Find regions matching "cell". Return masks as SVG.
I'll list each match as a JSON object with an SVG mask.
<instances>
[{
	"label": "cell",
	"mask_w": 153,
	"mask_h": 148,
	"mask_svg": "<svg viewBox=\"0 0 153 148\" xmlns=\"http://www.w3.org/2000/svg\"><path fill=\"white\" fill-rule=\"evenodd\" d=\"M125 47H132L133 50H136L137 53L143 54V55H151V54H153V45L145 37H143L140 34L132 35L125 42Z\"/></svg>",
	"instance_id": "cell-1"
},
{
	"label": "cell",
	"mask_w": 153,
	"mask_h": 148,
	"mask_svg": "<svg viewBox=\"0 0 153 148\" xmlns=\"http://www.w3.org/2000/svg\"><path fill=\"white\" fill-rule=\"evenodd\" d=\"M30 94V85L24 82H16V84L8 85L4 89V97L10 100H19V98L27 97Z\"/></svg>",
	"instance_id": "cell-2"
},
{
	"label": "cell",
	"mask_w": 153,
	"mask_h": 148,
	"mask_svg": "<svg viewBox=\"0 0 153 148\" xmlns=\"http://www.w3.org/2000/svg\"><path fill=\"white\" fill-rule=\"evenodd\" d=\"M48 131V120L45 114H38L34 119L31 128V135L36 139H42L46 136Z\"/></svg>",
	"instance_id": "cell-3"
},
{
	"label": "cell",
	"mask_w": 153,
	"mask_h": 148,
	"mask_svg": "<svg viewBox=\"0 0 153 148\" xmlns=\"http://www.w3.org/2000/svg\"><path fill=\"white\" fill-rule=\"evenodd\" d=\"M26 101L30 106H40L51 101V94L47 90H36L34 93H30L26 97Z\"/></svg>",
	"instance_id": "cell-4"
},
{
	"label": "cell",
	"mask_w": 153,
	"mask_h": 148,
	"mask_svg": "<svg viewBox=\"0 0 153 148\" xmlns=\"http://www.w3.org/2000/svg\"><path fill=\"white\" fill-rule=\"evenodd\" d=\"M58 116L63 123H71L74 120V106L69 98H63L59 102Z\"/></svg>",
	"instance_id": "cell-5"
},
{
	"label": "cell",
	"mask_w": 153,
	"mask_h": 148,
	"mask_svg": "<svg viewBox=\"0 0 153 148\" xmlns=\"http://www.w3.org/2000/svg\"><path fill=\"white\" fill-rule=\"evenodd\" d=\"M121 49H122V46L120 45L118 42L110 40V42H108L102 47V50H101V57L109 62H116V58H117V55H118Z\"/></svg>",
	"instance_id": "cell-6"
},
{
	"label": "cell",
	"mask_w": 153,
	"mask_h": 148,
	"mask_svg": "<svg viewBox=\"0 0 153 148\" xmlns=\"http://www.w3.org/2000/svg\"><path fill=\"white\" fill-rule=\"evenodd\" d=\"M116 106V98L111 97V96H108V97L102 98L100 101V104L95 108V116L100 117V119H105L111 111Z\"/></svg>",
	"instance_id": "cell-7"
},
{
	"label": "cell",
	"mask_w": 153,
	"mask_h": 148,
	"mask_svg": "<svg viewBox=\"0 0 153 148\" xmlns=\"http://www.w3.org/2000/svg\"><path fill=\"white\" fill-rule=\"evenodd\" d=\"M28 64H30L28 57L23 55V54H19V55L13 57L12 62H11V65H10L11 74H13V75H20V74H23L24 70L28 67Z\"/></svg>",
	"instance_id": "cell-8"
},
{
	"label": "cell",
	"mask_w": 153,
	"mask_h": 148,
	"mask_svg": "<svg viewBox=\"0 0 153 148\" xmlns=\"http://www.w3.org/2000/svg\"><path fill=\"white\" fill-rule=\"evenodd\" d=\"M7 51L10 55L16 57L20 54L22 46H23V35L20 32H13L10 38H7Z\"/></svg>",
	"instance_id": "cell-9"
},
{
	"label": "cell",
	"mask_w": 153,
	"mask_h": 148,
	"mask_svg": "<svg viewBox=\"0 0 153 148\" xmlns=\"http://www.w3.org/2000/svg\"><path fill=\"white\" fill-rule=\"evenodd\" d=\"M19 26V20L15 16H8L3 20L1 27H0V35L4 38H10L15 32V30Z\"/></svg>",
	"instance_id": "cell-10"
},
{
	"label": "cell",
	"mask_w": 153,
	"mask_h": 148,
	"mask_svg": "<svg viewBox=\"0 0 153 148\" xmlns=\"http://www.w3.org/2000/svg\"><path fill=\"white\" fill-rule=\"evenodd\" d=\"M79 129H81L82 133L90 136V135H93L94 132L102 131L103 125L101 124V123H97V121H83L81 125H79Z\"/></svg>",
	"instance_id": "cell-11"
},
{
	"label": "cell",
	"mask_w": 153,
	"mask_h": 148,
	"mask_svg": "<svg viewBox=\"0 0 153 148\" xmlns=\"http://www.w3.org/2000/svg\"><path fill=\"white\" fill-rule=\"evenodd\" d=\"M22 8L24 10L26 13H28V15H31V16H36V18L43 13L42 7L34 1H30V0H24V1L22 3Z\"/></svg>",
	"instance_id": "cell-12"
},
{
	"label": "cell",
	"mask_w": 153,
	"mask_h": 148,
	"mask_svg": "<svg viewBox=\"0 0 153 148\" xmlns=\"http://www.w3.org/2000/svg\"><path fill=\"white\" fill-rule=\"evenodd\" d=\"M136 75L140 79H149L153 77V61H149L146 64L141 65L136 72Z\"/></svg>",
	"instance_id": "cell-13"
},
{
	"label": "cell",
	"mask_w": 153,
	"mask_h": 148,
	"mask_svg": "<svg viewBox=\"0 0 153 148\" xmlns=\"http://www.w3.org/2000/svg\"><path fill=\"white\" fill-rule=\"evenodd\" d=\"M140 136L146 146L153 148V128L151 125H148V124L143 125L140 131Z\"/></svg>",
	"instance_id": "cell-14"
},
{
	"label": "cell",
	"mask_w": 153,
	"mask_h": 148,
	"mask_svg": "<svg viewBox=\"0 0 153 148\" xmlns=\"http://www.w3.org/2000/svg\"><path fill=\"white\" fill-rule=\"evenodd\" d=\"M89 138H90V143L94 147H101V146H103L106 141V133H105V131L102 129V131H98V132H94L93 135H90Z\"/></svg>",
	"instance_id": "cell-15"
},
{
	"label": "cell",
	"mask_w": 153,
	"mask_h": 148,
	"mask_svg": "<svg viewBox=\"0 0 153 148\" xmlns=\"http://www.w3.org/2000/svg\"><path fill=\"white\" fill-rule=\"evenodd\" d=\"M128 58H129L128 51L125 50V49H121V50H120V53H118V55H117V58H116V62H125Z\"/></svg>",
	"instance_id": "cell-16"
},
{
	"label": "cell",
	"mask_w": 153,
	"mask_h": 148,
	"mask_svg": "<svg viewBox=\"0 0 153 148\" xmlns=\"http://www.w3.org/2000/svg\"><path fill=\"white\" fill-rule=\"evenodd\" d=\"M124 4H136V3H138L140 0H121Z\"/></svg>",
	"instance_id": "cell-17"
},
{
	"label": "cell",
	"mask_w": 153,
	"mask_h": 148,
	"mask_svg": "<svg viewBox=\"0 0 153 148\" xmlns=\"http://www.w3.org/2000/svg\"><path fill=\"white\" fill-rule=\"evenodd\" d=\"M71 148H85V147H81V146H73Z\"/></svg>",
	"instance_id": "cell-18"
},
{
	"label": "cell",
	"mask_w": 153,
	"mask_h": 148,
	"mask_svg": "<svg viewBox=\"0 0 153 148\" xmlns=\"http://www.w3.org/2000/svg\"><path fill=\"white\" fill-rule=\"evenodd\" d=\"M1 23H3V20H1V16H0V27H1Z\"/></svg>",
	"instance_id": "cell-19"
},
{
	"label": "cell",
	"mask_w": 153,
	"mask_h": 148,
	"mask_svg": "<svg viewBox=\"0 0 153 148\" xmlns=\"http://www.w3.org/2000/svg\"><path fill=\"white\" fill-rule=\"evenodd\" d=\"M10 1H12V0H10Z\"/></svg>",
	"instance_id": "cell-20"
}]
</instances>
########################################
TASK → Please repeat the material word for word from its first line through the line containing "101L30 106H40L51 101V94L47", including both of those lines.

PROBLEM SOLUTION →
Find regions matching "cell". Return masks as SVG.
I'll list each match as a JSON object with an SVG mask.
<instances>
[{
	"label": "cell",
	"mask_w": 153,
	"mask_h": 148,
	"mask_svg": "<svg viewBox=\"0 0 153 148\" xmlns=\"http://www.w3.org/2000/svg\"><path fill=\"white\" fill-rule=\"evenodd\" d=\"M125 47H132L133 50H136L137 53L143 54V55H151V54H153V45L145 37H143L140 34L132 35L125 42Z\"/></svg>",
	"instance_id": "cell-1"
},
{
	"label": "cell",
	"mask_w": 153,
	"mask_h": 148,
	"mask_svg": "<svg viewBox=\"0 0 153 148\" xmlns=\"http://www.w3.org/2000/svg\"><path fill=\"white\" fill-rule=\"evenodd\" d=\"M30 94V85L24 82H16V84L8 85L4 89V97L10 100H19V98L27 97Z\"/></svg>",
	"instance_id": "cell-2"
},
{
	"label": "cell",
	"mask_w": 153,
	"mask_h": 148,
	"mask_svg": "<svg viewBox=\"0 0 153 148\" xmlns=\"http://www.w3.org/2000/svg\"><path fill=\"white\" fill-rule=\"evenodd\" d=\"M48 131V120L45 114H38L34 119L31 128V135L36 139H42L46 136Z\"/></svg>",
	"instance_id": "cell-3"
},
{
	"label": "cell",
	"mask_w": 153,
	"mask_h": 148,
	"mask_svg": "<svg viewBox=\"0 0 153 148\" xmlns=\"http://www.w3.org/2000/svg\"><path fill=\"white\" fill-rule=\"evenodd\" d=\"M26 101L30 106H40L51 101V94L47 90H36L34 93H30L26 97Z\"/></svg>",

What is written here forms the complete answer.